Hayat çıkarımlar üzerine kurulu, bolca yanılmacalı kimi zaman da olur olmadık kapılmacalı bir lunapark gibidir. Lunaparklardaki o değişik aynalar gibidir insalar da aslında. Hangisinin karşına geçerseniz geçin hiç bir zaman aynı değilsinizdir. Kimi sizi şişman gösterir, kimisi sizi kısa, kimisi zayıf.. Karşısına geçtiğimiz çoğu insanın gözünde de işte tam olarak böyleyizdir. Çünkü insanlar sizi nasıl görmek isterlerse öyle görürler. Ön yargılar, inançlar, duygular.. Hepsi birer etken olsa da sizinle duygusal olarak tanışmamış her insanın gözünde tamamı ile bambaşka insanlarız işte.. 
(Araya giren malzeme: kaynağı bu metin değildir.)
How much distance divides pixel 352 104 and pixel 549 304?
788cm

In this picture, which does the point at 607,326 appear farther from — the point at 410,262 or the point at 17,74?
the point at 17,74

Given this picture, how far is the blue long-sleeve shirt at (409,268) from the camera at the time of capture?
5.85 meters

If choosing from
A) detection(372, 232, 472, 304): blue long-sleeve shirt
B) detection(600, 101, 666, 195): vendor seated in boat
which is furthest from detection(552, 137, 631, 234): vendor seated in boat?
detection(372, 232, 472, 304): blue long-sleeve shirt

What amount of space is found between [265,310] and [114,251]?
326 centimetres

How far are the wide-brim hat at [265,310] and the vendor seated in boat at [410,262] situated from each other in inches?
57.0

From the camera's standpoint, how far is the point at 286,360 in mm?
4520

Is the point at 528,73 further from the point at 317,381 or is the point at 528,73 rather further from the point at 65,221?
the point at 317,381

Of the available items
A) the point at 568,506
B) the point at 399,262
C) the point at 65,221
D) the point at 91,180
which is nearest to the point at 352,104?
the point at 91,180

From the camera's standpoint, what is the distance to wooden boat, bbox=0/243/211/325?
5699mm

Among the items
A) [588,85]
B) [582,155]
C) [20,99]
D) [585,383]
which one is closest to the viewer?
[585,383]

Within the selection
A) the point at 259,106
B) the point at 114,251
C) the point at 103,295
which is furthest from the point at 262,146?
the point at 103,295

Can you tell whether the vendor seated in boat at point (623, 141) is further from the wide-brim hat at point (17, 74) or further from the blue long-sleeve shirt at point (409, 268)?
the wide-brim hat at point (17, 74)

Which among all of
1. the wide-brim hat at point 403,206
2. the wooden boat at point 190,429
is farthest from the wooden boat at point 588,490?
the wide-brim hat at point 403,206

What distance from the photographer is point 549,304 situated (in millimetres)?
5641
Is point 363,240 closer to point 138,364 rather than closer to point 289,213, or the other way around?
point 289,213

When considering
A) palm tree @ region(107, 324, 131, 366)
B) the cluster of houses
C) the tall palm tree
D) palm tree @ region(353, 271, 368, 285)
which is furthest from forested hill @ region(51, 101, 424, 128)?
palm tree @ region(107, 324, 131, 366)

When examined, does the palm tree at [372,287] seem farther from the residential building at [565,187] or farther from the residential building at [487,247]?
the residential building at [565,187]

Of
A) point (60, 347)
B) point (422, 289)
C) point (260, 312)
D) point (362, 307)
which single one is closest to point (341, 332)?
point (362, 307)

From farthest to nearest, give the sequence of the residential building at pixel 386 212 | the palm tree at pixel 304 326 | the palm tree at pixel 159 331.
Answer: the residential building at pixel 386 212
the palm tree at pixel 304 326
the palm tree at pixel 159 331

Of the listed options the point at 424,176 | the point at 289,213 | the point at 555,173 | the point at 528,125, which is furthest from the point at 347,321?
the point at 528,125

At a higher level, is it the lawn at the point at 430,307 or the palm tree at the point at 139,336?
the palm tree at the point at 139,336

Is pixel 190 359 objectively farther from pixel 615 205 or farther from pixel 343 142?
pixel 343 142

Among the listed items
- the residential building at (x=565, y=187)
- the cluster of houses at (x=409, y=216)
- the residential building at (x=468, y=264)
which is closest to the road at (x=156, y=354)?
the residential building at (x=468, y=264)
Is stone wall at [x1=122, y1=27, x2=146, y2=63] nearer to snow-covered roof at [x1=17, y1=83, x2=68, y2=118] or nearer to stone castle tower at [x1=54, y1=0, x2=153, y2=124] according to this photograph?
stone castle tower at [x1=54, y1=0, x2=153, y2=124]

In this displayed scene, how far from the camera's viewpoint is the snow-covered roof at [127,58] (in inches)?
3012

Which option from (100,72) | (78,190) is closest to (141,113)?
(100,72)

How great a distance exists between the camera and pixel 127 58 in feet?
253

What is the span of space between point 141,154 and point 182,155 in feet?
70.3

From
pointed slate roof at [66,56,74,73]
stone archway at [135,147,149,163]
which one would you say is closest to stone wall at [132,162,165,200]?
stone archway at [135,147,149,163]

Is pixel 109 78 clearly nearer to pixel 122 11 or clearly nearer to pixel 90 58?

Keşke insanlar olarak karşımızdaki insanların kafamızdakilerden öte, buz dağının görünmeyen tarafındaki uçsuz bucaksık güzelliklere sahip olabileceklerini düşünebilsek. Her süslü hediye paketinin altından en pahalı hediyelerin çıkmayacağını, yosun tutmuş istiridyelerin içinden çıkabilecek pırlantalar olduğunu farkına varabilsek. 

Keşke diyorum mesela kitapları kapaklarına göre yargılamaktan vazgeçsek, peşin hükümlü olmaktan sıyırabilsek kendimizi. Afişlerden yola çıkıp filimeri kötülemesek, en azından birkaç sahnesine dahil olabilsek, ne attığını anlamaya çalışabilsek. 

Hayat mı bizi bu hale getiren yoksa hep en iyi olma çabasından mı bu ikilem tam olarak sebebi ne bir türlü çözemedim esasında.  Sadece ufak bir çaba, ufacık bir teşebbüs diyorum. Bu kadar zor olmamalı birbirimizi yargısız sevebilmek, kabullenebilmek. Karşımızdakinin çamurlu ayakkabılarına değil güzel gülüşüne odaklanabilmek. Onları oldukları kişi olarak kabullenebilmek. Esasında zor değil bu kadar insan olabilmek. 

Çünkü iyi biri olmak gerçekten bu kadar kolay. Çaba sarfetmeksizin iyiliğin büyüsüne kapalıp insanları büyüleyebiliriz kolayca belki. Fakat kötü olmak için bu kadar çabaya değer mi sahi ? 

ÇENGEL BULMACA

İnsanları anlamak mıdır bu kadar zor olan yoksa karmaşık bir bulmaca gibi önümüze koydukları karakterleri mi insanların bizi zorlayan ? 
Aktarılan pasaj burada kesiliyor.